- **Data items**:

◇ ◇ ◇

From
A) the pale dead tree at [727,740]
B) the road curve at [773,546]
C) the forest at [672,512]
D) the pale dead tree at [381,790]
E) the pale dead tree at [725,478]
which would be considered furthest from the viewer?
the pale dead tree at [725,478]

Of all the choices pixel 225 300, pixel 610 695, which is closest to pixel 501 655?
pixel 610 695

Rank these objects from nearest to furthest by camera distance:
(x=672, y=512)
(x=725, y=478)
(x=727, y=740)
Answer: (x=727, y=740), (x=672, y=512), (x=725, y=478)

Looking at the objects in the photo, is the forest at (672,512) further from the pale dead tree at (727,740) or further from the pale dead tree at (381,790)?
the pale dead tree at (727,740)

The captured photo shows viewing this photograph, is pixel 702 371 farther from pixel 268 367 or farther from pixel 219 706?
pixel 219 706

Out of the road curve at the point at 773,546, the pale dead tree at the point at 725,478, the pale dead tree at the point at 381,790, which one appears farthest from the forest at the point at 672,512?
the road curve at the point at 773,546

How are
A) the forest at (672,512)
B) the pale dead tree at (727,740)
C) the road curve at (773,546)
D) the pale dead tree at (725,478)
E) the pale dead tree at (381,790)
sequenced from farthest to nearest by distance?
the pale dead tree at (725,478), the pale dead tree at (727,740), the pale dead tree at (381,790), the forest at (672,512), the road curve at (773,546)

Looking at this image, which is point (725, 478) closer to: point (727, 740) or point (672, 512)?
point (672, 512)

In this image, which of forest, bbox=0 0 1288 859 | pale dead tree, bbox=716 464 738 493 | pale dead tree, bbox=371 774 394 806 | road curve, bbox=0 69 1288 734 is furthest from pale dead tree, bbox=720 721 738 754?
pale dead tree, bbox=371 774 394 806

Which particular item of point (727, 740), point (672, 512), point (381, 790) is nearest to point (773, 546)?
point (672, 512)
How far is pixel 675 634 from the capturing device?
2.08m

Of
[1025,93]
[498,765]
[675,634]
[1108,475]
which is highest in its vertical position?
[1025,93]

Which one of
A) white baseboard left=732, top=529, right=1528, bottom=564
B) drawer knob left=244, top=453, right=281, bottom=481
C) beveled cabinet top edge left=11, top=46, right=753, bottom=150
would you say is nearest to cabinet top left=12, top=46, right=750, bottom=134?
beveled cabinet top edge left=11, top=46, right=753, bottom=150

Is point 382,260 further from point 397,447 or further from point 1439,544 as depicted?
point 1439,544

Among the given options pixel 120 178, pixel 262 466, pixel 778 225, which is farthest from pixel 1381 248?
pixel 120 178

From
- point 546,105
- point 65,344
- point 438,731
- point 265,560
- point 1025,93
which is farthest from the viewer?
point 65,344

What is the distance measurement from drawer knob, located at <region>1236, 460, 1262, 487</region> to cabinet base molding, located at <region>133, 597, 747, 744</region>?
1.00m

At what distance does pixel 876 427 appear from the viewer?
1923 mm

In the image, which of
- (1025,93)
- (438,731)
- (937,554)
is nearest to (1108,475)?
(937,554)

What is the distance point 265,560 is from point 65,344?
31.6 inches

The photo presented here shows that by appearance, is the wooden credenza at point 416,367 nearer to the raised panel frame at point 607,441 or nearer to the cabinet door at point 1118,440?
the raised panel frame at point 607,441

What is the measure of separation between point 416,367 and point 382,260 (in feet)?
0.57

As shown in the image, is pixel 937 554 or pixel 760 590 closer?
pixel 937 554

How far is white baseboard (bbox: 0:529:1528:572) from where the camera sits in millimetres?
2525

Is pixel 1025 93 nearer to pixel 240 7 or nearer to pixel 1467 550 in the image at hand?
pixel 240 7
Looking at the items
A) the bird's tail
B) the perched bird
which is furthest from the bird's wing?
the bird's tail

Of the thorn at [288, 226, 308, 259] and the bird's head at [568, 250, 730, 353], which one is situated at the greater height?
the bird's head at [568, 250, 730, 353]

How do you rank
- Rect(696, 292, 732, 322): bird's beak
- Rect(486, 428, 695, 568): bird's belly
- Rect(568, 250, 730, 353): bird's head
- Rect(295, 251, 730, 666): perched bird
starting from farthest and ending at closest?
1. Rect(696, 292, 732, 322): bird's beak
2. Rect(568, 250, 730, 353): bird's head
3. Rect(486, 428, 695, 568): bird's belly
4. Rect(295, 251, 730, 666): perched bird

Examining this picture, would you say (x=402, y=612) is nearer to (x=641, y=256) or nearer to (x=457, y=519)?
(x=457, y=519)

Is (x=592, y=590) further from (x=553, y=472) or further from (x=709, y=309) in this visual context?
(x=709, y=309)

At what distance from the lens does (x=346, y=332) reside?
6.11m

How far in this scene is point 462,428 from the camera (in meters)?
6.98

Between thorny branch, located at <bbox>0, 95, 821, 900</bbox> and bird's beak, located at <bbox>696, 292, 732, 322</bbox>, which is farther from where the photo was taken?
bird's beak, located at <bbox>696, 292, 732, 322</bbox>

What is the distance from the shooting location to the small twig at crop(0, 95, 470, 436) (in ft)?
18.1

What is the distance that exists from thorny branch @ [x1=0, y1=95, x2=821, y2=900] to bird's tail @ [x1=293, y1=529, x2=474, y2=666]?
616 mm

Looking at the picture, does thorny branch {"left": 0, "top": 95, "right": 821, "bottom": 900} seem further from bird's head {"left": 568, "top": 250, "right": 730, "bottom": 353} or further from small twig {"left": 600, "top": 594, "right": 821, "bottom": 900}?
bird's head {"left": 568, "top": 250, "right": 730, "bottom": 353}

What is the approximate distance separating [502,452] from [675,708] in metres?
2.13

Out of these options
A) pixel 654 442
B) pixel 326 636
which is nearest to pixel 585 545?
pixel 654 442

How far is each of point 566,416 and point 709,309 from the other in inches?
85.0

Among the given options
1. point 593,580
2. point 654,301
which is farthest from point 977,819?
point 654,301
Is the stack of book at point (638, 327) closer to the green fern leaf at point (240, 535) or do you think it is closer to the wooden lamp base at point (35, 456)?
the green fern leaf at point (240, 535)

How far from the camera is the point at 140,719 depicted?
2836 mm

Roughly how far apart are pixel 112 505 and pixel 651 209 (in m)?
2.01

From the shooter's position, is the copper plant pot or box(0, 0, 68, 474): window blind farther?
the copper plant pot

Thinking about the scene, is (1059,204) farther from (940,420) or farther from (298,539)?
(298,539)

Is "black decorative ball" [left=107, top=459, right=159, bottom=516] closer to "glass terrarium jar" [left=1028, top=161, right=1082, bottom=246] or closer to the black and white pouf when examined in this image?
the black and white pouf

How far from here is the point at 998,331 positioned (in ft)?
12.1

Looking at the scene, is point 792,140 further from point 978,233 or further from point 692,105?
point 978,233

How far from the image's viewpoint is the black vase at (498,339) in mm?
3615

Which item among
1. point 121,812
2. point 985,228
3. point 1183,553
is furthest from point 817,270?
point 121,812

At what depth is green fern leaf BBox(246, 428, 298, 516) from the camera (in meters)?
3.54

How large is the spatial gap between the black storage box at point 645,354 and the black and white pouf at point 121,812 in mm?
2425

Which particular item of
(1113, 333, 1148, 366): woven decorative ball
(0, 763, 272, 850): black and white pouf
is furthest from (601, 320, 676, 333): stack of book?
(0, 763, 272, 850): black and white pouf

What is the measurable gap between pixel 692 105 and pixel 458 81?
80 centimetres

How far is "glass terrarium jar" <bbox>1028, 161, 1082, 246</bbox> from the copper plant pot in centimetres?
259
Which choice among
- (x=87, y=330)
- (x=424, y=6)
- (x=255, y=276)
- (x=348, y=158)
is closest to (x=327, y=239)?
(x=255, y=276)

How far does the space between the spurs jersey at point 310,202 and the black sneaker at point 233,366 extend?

◇ ◇ ◇

- **Exercise requirements**: Go through the data and return every record exactly.

- **Task answer**:
From
A) the pale dead tree at [727,740]
B) the road curve at [773,546]
C) the forest at [672,512]
D) the pale dead tree at [381,790]
E) the pale dead tree at [725,478]
which would be considered furthest from the viewer?
the pale dead tree at [725,478]

Of all the choices pixel 225 300, pixel 610 695, which is closest to pixel 501 655?
pixel 610 695

Rank these objects from nearest to furthest by camera distance:
(x=672, y=512)
(x=725, y=478)
(x=727, y=740)
Answer: (x=727, y=740), (x=672, y=512), (x=725, y=478)

Looking at the objects in the photo, is the forest at (672,512) further from the pale dead tree at (727,740) or further from the pale dead tree at (381,790)?
the pale dead tree at (727,740)

The captured photo shows viewing this photograph, is pixel 702 371 farther from pixel 268 367 or farther from pixel 219 706?
pixel 219 706

Out of the road curve at the point at 773,546, the pale dead tree at the point at 725,478, the pale dead tree at the point at 381,790, which one appears farthest from the forest at the point at 672,512?
the road curve at the point at 773,546

How are
A) the forest at (672,512)
B) the pale dead tree at (727,740)
C) the road curve at (773,546)
D) the pale dead tree at (725,478)
E) the pale dead tree at (381,790)
sequenced from farthest to nearest by distance?
the pale dead tree at (725,478), the pale dead tree at (727,740), the pale dead tree at (381,790), the forest at (672,512), the road curve at (773,546)

Looking at this image, which is point (725, 478) closer to: point (727, 740) or point (672, 512)?
point (672, 512)

In this image, which of forest, bbox=0 0 1288 859 | pale dead tree, bbox=716 464 738 493 | pale dead tree, bbox=371 774 394 806 | road curve, bbox=0 69 1288 734 is furthest from pale dead tree, bbox=720 721 738 754?
pale dead tree, bbox=371 774 394 806

Which particular item of point (727, 740), point (672, 512), point (381, 790) is nearest to point (773, 546)?
point (672, 512)
How far is pixel 675 634 from the capturing device?
2.08m

Of
[1025,93]
[498,765]
[675,634]
[1108,475]
which is highest in its vertical position?
[1025,93]

Which one of
A) white baseboard left=732, top=529, right=1528, bottom=564
B) drawer knob left=244, top=453, right=281, bottom=481
C) beveled cabinet top edge left=11, top=46, right=753, bottom=150
would you say is nearest to cabinet top left=12, top=46, right=750, bottom=134?
beveled cabinet top edge left=11, top=46, right=753, bottom=150

Is point 382,260 further from point 397,447 or further from point 1439,544 as depicted?
point 1439,544

Among the given options pixel 120 178, pixel 262 466, pixel 778 225, which is farthest from pixel 1381 248?
pixel 120 178

From
- point 546,105
- point 65,344
- point 438,731
- point 265,560
- point 1025,93
which is farthest from the viewer?
point 65,344

What is the distance measurement from drawer knob, located at <region>1236, 460, 1262, 487</region> to cabinet base molding, located at <region>133, 597, 747, 744</region>?
1.00m

At what distance does pixel 876 427 appear from the viewer?
1923 mm

In the image, which of
- (1025,93)
- (438,731)
- (937,554)
is nearest to (1108,475)?
(937,554)

What is the distance point 265,560 is from point 65,344?
31.6 inches

The photo presented here shows that by appearance, is the wooden credenza at point 416,367 nearer to the raised panel frame at point 607,441 or nearer to the cabinet door at point 1118,440?
the raised panel frame at point 607,441

What is the measure of separation between point 416,367 and point 382,260 (in feet)?
0.57

As shown in the image, is pixel 937 554 or pixel 760 590 closer?
pixel 937 554

How far is white baseboard (bbox: 0:529:1528:572) from where the camera sits in millimetres?
2525

Is pixel 1025 93 nearer to pixel 240 7 or nearer to pixel 1467 550 in the image at hand?
pixel 240 7
Looking at the items
A) the bird's tail
B) the perched bird
which is furthest from the bird's wing?
the bird's tail

Of the thorn at [288, 226, 308, 259] and the bird's head at [568, 250, 730, 353], which one is situated at the greater height?
the bird's head at [568, 250, 730, 353]

How do you rank
- Rect(696, 292, 732, 322): bird's beak
- Rect(486, 428, 695, 568): bird's belly
- Rect(568, 250, 730, 353): bird's head
- Rect(295, 251, 730, 666): perched bird
starting from farthest and ending at closest?
1. Rect(696, 292, 732, 322): bird's beak
2. Rect(568, 250, 730, 353): bird's head
3. Rect(486, 428, 695, 568): bird's belly
4. Rect(295, 251, 730, 666): perched bird

Examining this picture, would you say (x=402, y=612) is nearer to (x=641, y=256) or nearer to (x=457, y=519)?
(x=457, y=519)

Is (x=592, y=590) further from (x=553, y=472) or further from (x=709, y=309) in this visual context?
(x=709, y=309)

At what distance from the lens does (x=346, y=332) reside?
6.11m

How far in this scene is point 462,428 from the camera (in meters)?
6.98

Between thorny branch, located at <bbox>0, 95, 821, 900</bbox> and bird's beak, located at <bbox>696, 292, 732, 322</bbox>, which is farther from where the photo was taken?
bird's beak, located at <bbox>696, 292, 732, 322</bbox>

What is the distance from the shooting location to the small twig at crop(0, 95, 470, 436) (in ft)?
18.1

What is the distance that exists from thorny branch @ [x1=0, y1=95, x2=821, y2=900] to bird's tail @ [x1=293, y1=529, x2=474, y2=666]?
616 mm

Looking at the picture, does thorny branch {"left": 0, "top": 95, "right": 821, "bottom": 900} seem further from bird's head {"left": 568, "top": 250, "right": 730, "bottom": 353} or further from small twig {"left": 600, "top": 594, "right": 821, "bottom": 900}?
bird's head {"left": 568, "top": 250, "right": 730, "bottom": 353}

What is the approximate distance separating [502,452] from [675,708] in metres?
2.13

Out of these options
A) pixel 654 442
B) pixel 326 636
which is nearest to pixel 585 545?
pixel 654 442

How far is each of point 566,416 and point 709,309 from the other in inches?
85.0

Among the given options
1. point 593,580
2. point 654,301
which is farthest from point 977,819?
point 654,301
Is the stack of book at point (638, 327) closer to the green fern leaf at point (240, 535) or do you think it is closer to the wooden lamp base at point (35, 456)?
the green fern leaf at point (240, 535)

How far from the camera is the point at 140,719 depicted?
2836 mm

Roughly how far apart are pixel 112 505 and pixel 651 209 (in m)?
2.01

From the shooter's position, is the copper plant pot or box(0, 0, 68, 474): window blind farther?
the copper plant pot

Thinking about the scene, is (1059,204) farther from (940,420) or farther from (298,539)?
(298,539)

Is "black decorative ball" [left=107, top=459, right=159, bottom=516] closer to "glass terrarium jar" [left=1028, top=161, right=1082, bottom=246] or closer to the black and white pouf when examined in this image?
the black and white pouf

How far from here is the point at 998,331 positioned (in ft)?
12.1

Looking at the scene, is point 792,140 further from point 978,233 or further from point 692,105?
point 978,233

How far from the image's viewpoint is the black vase at (498,339) in mm?
3615

Which item among
1. point 121,812
2. point 985,228
3. point 1183,553
is furthest from point 817,270?
point 121,812

At what depth is green fern leaf BBox(246, 428, 298, 516) from the camera (in meters)?
3.54

How large is the spatial gap between the black storage box at point 645,354 and the black and white pouf at point 121,812 in mm?
2425

Which particular item of
(1113, 333, 1148, 366): woven decorative ball
(0, 763, 272, 850): black and white pouf
is furthest from (601, 320, 676, 333): stack of book?
(0, 763, 272, 850): black and white pouf

What is the measurable gap between pixel 692 105 and pixel 458 81?
80 centimetres

How far is "glass terrarium jar" <bbox>1028, 161, 1082, 246</bbox> from the copper plant pot in centimetres?
259
Which choice among
- (x=87, y=330)
- (x=424, y=6)
- (x=255, y=276)
- (x=348, y=158)
is closest to (x=327, y=239)?
(x=255, y=276)

How far does the space between the spurs jersey at point 310,202 and the black sneaker at point 233,366 extend?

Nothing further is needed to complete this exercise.